What
do we really know about capitalism, according to Karl Marx? -- Easy! Here we
go:
"Marx
saw capitalism as a historically specific mode of production, in which
capital becomes the dominant mode. The capitalist stage of development,
or bourgeois society, for Marx, represented the most advanced form of
social organization to date." (Wikipedia.)
Karl Marx is
occasionally called the last of the classical economists, (by scholars
who are proudly striving after political neutrality and scientific objectivity)
the now apparently extinct, illustrious breed that started with the eminently
respectable Adam Smith. "Following Smith, Marx drew an
explicit distinction between the use value of commodities and their
market exchange value. In Marx’s view, capital is created with
the purchase of commodities for the purpose of creating new ones, with a higher
exchange value than the sum of the original purchases. The use of labor power,
under capitalism, becomes a commodity. The exchange value of labor
power, as reflected in the wage, is less than the value that it produces for
the capitalist. This difference in values, Marx says, constitutes surplus
value, which the capitalists extract and accumulate. In Das Kapital,
the capitalist mode of production is distinguished by how the owners of
capital extract such surplus from workers, all prior societies had extracted
the surplus labor, but capitalism according to Marx was new in doing so
via the sale-value of produced commodities."
Encyclopedia
Britannica qualifies Marx’s title as the
last of the classical economists by the claim that his economics is
anchored not in the real and changing world, but in the created world
of Smith and Ricardo. Their labor theory of value maintaining that
products are exchanged in a certain proportion to their labor costs, leads Marx
to the logical conclusion in his theory of surplus value that labor
alone creates all value, and all profits. The implicit conclusion is that
Marx’s economic theory rests and depends on the imported and now completely
outdated postulate of the classical economy.
Leaving aside
the validity of this conclusion for the science of economics (which shows such
a remarkable range of conflicting opinions that I fail to see why the classical
view should be thus discriminated against at all!), what is of biggest
importance to me is that right here, in Marx’s leap from the labor theory of
value to the theory of surplus value, he is actually making a giant
leap from an ethically neutral economic theory to the historically portentous
venture of imbuing economics as-such with moral valuation.
"For
him, this cycle of the extraction of surplus value by the owners of
capital, or the bourgeoisie, becomes the basis of class struggle.
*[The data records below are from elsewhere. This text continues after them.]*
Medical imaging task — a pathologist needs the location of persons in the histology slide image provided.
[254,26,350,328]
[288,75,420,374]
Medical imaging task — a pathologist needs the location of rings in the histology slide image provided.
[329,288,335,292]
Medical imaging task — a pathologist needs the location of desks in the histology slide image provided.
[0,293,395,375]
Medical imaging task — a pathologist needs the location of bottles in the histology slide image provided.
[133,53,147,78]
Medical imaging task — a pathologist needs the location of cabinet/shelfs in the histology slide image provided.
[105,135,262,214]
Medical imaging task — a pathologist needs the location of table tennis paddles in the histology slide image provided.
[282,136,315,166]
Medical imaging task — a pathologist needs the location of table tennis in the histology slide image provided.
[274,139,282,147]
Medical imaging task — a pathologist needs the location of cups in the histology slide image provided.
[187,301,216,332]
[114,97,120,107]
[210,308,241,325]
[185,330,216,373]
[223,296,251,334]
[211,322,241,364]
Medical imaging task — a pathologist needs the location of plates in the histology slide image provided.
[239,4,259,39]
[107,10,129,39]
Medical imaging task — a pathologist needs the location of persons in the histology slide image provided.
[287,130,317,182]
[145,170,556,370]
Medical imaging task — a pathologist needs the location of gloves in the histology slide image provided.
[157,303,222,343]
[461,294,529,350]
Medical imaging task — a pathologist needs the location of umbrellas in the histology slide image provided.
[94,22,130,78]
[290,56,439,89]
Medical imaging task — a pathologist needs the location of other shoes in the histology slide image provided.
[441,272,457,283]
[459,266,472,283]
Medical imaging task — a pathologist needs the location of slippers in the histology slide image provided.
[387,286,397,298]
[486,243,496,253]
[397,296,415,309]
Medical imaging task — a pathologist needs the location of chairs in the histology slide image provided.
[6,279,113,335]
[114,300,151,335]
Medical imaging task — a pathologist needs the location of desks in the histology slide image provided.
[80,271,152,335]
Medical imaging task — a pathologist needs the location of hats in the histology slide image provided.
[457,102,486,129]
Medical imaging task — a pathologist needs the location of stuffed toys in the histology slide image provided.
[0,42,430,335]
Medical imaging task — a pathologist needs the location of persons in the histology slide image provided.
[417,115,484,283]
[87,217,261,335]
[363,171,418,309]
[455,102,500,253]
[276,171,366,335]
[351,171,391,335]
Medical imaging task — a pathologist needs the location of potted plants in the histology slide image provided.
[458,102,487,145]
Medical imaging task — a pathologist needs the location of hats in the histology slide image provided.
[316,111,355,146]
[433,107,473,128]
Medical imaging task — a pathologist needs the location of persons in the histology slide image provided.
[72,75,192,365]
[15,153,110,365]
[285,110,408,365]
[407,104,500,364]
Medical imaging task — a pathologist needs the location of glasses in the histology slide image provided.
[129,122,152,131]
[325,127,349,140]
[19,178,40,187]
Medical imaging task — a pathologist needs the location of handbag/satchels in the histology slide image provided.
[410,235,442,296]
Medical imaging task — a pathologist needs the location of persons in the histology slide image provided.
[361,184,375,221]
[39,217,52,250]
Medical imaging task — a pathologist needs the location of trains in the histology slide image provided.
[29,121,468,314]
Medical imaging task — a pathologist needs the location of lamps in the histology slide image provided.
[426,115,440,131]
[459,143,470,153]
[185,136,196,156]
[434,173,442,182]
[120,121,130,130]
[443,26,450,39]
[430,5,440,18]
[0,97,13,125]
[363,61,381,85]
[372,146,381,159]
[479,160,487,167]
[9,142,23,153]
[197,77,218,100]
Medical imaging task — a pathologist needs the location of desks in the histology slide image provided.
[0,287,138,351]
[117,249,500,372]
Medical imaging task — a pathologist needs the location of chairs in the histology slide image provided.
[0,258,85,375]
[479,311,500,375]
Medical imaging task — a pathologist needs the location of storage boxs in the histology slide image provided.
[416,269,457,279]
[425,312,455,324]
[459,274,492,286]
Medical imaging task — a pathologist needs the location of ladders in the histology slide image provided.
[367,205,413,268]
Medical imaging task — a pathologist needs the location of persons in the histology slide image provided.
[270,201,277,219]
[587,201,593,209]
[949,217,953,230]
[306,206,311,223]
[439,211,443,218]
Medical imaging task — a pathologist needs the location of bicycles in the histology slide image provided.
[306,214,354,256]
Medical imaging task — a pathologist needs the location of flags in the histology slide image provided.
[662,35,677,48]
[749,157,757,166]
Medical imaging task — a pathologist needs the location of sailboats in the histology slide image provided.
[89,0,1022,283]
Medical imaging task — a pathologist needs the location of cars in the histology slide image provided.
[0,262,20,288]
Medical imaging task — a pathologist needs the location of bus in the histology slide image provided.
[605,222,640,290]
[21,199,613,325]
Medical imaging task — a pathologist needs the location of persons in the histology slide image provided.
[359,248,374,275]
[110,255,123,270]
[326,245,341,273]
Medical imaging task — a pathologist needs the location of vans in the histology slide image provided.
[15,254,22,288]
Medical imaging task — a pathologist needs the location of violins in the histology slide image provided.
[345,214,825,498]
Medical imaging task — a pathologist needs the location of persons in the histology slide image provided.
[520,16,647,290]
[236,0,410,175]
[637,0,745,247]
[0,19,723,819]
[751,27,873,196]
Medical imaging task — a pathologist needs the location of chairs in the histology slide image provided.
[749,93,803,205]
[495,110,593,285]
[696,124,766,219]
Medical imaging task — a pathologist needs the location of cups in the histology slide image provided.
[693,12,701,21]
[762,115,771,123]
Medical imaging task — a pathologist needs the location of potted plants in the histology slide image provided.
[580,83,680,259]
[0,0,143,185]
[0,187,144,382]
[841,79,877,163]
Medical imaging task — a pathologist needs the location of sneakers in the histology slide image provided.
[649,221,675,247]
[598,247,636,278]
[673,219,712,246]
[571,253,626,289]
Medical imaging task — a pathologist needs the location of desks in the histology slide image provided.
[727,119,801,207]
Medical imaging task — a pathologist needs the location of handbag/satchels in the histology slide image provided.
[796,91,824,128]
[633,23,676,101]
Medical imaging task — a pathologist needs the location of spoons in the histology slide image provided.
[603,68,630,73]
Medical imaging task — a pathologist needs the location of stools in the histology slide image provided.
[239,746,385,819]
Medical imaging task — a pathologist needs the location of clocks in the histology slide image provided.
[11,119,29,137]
This
argument is intertwined however with his labor theory of value,
asserting that labor is the source of all value, and thus of profit.
This point is contested by most current economists, including some of the
contemporary Marxist economists. One line of subsequent Marxist thinking sees
the centrally-planned economic systems of existing communist societies, still
based on exploitation of labor as state capitalism.
"Some
20th century Marxian economists consider capitalism to be a social formation
where capitalist class processes dominate but are not exclusive. Capitalist
class processes to them are simply such where surplus labor takes the form
of surplus value usable as capital; other tendencies for utilization of
labor nonetheless exist simultaneously in existing societies where capitalist
processes are predominant."
The
earlier-stated claim that Marx was the last of the classical economists is
by no means contradicted by the existence of a host of minor economists called
Marxian or neo-Marxian economists. On the one hand, this fact testifies to
their lack of originality, an inability to chart their own course and earn
their own name tag in science. On the other hand, to call any economist a Marxian,
or Marxist, economist is to say that he (or she) holds the value judgment that
it is ethically improper for property owners in a capitalist society to derive
their income solely from the fact of such ownership.
In
other words, we are no longer dealing with an ethically neutral economic theory
here, but plunge right into the heat of an Armageddon-type of battle, where the
outcome is all too clearly predetermined, leaving no room for further argument.
So,
what do we really know about Karl Marx and Marxism? No, this time not in
those fancy words about productive forces and industrial relations.
What about Karl Marx as an ethical philosopher? Not much, I am afraid,
if anything at all, as far as the general public is concerned… not even the
all-wrong stuff of the more “familiar” aspects. However, anyone who looks at
Marx not as an “outdated” economist, but as a bona fide ethical philosopher,
will be able to realize right away that the rumors about Marx’s death are far
away from the reality of life, that his ghost is very much alive and well, and
even scarier than ever… Which is only natural. It is too easy to dismiss a scientific
theory as hopelessly outdated and destined to be forgotten, but the key ethical
debate over what is good and what is evil will never draw to a
close. Indeed, it will keep running its course with an undiminished and, perhaps,
on the contrary, an ever-growing strength, until the end of time.